I’m trying so hard to build my professional networking. My biggest challenge is how to find the contact details of the hiring managers that I have targeted to contact for an information interview. It’s the only way I can cold call and hopefully meet my next boss one day soon!
Please can you give me some suggestions on how I can locate this information.
Signed: Cold Caller (CC)
– – – – – – – – – – – – – – – – – – – – – – –
Dr. Katharine Hansen offers the best ideas on how to locate that hidden hiring manager who typically do not want to be bombarded with hundreds of applicants can be found on the Quint Careers blog:
Make a phone call. Call the company’s main switchboard number and ask the name of hiring manager for the job in question. If the receptionist won’t tell you or they pass you on to Human Resources staff, get their name just in case you need this for later. Phone after or before business hours, and try to get the name of the hiring manager or at least the exact title so you can listen for it through the employer’s automated directory and then punch it in.

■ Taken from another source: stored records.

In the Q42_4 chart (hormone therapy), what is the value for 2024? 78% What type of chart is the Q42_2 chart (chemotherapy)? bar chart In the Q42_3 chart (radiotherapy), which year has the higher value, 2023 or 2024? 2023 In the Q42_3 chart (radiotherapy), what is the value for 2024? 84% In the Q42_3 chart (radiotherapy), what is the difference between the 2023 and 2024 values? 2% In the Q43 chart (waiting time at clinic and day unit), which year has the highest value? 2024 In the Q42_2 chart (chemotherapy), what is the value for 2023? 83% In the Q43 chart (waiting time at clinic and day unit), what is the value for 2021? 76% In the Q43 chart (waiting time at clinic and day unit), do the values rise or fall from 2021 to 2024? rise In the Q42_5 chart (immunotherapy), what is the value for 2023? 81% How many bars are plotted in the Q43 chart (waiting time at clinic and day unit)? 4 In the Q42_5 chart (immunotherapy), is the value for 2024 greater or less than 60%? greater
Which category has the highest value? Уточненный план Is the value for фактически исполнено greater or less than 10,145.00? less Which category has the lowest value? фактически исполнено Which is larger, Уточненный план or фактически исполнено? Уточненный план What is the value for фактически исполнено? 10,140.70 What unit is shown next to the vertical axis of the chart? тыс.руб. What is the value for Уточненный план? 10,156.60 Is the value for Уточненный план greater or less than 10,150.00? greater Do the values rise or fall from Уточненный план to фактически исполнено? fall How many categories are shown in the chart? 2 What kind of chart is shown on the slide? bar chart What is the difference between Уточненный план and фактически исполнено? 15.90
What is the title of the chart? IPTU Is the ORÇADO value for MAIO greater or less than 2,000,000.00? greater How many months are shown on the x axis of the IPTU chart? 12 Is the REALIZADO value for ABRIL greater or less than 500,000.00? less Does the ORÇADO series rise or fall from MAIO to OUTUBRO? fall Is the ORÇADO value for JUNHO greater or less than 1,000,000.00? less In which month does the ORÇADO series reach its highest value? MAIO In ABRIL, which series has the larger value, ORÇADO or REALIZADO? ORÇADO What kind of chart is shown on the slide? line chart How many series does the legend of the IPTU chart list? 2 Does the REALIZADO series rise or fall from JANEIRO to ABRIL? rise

Ask for help. Dr Hansen quotes Steve Levy, Principal of outside-the-box Consulting, who suggests calling the main number and saying, in a calm, soothing voice: ‘Hello, maybe you can help me out for a second?’ The person on the line will almost always respond by saying, ‘Sure. How can I help you?’ It is a normal human reaction when someone asks us for help is to offer it. Start the conversation but be cognizant that the receptionist is probably busy with the switchboard of calls. Ask for the email if you can’t get the telephone.
Tap into your network. Networking is one of the most important parts of your job-search efforts. If it is working, you may find it relatively easy to get names. Joining professional organizations is one of the fastest, easiest ways to learn names of hiring managers in your target companies. Use social media like Twitter and LinkedIn to find profiles of hiring managers that are relevant to your career or job goal.
Become a proficient researcher. Learn as much as you can about the companies that you have targeted. Follow them on Twitter, Facebook and LinkedIn. Explore their website and subscribe to their news feed. Find media coverage and published articles to find names of people being interviewed from the company. These are names you can begin to contact to search for that hiring manager. Get help from the reference librarian at your public or university library. You can also conduct research directly with the employer by calling the company’s public relations or investor relations department to ask questions that may lead you to the name of a hiring manager.
Try a “Top Down” approach. One trick that has worked for many job-seekers is to contact the president of the company directly, since that name can almost always be found out. Then, follow up.
Find the company Website. If the job posting gives only an e-mail address, use it to lead you to the company Website, which will probably have a phone number. For example, the job posting gives the e-mail address HR@CompanyX.com. Type www.CompanyX.com or simply CompanyX.com into your browser, and you will probably get to the company’s site.
Put on your detective hat, and set out to work!